Viatronix, Inc.
- Company type: Private
- Founded: 2000
- Headquarters: Stony Brook, NY, USA
- Key people: Zaffar Hayat (President & CEO)
- Products: V3D-Colon, V3D-Explorer, V3D-Vascular, V3D-Calcium Scoring, V3D-Cardiac

= Viatronix =

Viatronix, Inc. (known as Viatronix) is a creator and researcher of clinical applications software for radiology, focusing on virtual colonoscopy. It is a corporation based in Stony Brook, New York, United States.

== Products ==
The company is known for products that provide data for work in radiology. Its most widely known product is V3D‑Colon, a software system that provides virtual colonoscopy. Comparative evaluations note V3D‑Colon’s 3D rendering and navigation capabilities.

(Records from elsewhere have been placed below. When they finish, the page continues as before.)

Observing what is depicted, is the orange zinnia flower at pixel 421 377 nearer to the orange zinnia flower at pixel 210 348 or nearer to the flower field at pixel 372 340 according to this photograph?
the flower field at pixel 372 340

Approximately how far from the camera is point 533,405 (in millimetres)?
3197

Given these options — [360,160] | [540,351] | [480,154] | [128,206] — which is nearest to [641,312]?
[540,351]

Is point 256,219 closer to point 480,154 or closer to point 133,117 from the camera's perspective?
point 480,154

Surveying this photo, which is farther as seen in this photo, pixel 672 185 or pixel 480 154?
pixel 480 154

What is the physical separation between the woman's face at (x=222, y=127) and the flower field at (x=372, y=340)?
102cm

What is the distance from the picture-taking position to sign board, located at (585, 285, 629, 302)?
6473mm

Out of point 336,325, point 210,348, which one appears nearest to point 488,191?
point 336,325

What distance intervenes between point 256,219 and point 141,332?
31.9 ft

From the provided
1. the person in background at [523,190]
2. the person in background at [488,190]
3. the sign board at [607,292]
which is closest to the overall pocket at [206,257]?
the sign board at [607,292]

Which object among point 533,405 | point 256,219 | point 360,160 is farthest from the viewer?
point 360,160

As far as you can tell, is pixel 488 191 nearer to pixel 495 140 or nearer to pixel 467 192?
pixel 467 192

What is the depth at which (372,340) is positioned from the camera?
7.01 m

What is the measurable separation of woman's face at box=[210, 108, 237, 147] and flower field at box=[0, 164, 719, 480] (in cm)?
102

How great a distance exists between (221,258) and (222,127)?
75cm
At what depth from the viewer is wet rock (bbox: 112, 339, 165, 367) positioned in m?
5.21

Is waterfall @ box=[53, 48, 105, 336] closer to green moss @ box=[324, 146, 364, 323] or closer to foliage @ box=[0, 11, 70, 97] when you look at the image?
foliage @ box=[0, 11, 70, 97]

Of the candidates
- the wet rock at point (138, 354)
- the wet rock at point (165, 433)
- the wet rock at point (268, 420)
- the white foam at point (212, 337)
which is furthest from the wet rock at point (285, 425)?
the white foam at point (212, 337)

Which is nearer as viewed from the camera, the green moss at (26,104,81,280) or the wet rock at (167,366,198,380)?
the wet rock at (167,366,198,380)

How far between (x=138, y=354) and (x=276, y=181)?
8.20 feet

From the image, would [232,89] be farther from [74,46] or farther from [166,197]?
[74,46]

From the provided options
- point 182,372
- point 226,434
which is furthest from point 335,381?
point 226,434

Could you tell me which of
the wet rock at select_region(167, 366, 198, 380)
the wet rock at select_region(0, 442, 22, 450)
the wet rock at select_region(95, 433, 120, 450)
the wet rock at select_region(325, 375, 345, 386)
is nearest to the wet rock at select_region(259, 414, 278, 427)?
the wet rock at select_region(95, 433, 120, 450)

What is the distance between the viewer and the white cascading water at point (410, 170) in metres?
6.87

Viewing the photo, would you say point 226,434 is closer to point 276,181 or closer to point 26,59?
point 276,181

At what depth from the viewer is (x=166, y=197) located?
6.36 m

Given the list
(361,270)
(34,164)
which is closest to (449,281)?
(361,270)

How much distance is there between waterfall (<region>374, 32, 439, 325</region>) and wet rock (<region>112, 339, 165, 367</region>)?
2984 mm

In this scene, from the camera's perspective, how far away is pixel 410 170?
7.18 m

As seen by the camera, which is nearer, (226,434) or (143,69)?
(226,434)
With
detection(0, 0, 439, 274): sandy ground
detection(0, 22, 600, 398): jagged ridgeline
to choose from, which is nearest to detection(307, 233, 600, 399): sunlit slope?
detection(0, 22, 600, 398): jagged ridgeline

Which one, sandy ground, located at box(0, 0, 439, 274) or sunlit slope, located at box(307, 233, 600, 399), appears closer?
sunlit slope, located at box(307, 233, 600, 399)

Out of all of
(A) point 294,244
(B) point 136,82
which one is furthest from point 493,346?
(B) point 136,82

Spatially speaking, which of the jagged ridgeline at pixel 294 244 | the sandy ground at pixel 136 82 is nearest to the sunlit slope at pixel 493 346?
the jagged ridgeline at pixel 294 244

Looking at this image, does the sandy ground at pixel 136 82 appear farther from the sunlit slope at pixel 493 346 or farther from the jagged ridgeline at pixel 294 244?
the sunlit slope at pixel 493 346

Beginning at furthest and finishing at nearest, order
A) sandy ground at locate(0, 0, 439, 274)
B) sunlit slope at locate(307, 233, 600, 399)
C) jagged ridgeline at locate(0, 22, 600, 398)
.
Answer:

The system received FDA 510(k) clearance in November 2000 and additional clearance for marketing as a screening tool in April 2002. V3D‑Explorer is a general 3D package for visualizing and analyzing CT, MR, PET and other images. Beyond virtual colonoscopy, the company provides V3D‑Vascular (tools for detecting, visualizing, and quantifying vascular structures), V3D‑Calcium Scoring (for quantifying calcified coronary plaques relevant to coronary artery disease), and V3D‑Cardiac (visualization and quantification of coronary and left ventricular structures and function from computed tomography angiography, CTA).

The V3D‑Cardiac module received FDA 510(k) market clearance in December 2008. Viatronix and its products have been recognized in the medical imaging sector, including a Frost & Sullivan European Medical Imaging Emerging Company of the Year Award in 2009.